Of course, you’ll get destroyed if you run in alone, so this requires other people are actually charging the cart and engaging the enemy, and not running away to hide. Like snipers tend to.
BUT I’M NOT BITTER AT ALL
SamF7
2776
Nah, Airblast is a MEDIC’s best friend. I’ve watched an ubered pyro come charging up to me (medic) and the pyro I’m healing, and my friendly pyro just continually poofs him up into the air. He can juggle that pyro for the entire uber. I can easily heal him faster than the enemy uber pyro can damage him.
Fun fun.
Of course, it’s NOT so fun when it’s MY uber’d pyro…
SamF7
Arbit
2777
I just read on the TF2 wiki that the backburner doesn’t get random crits. I usually pick the regular flamethrower/air blast anyway because I find it way more fun to use, but, well there’s another (minor) reason to not use the backburner.

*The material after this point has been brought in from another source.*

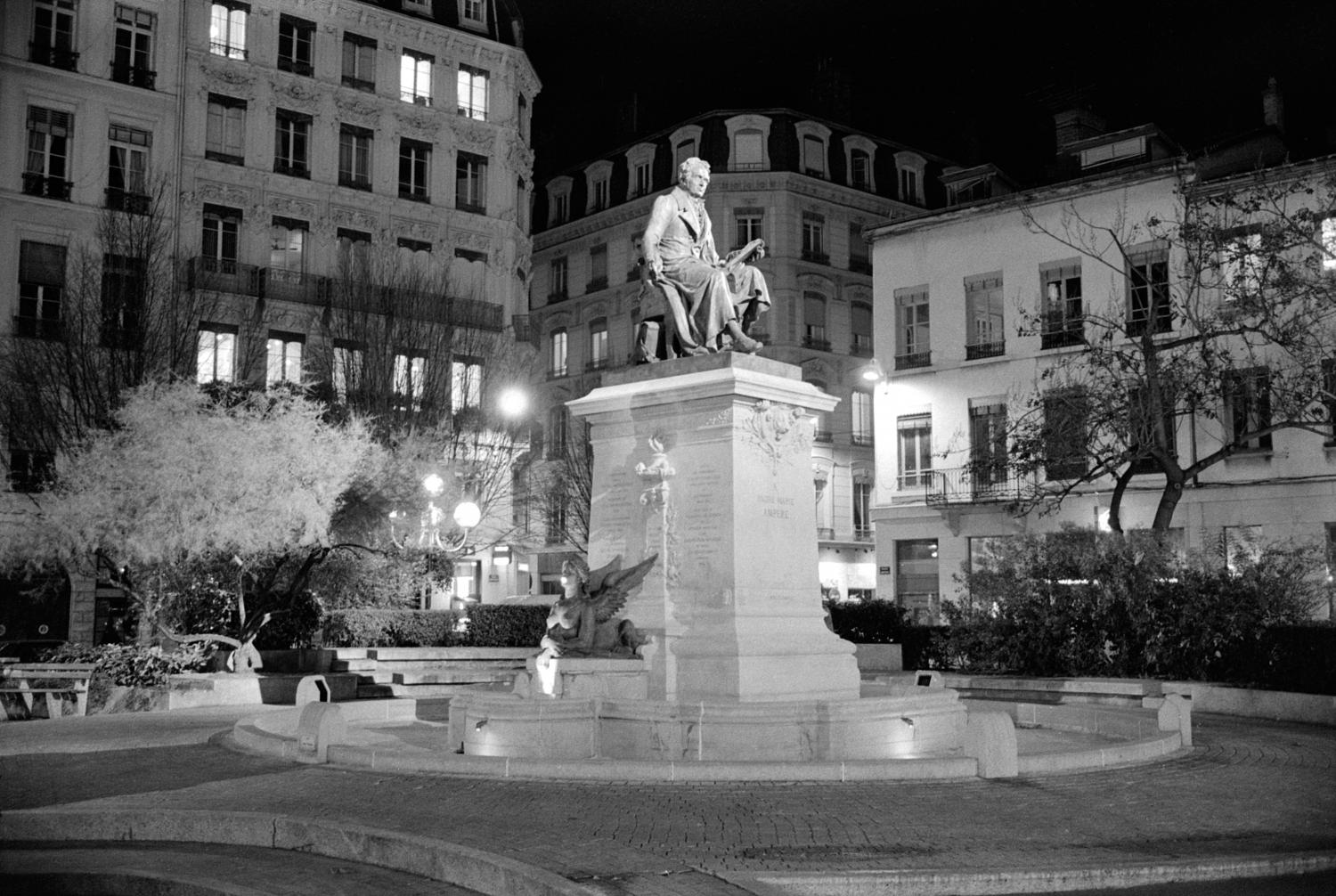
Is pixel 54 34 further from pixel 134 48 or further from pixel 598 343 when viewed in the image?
pixel 598 343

We need play on the same servers, because this is my single favorite thing to do on defense.
You should never be using the backburner. It negates one of your primary jobs as a pyro, disrupting ubers.
sluggo
2780
There’s at least one really good place to use the backburner: on defense at the start of Badwater Basin. Once Blue starts rolling the cart through the tunnel, it’s easy to drop down from the clifftop above to the tunnel entrance and kill a bunch of them from behind if they’re all looking forward.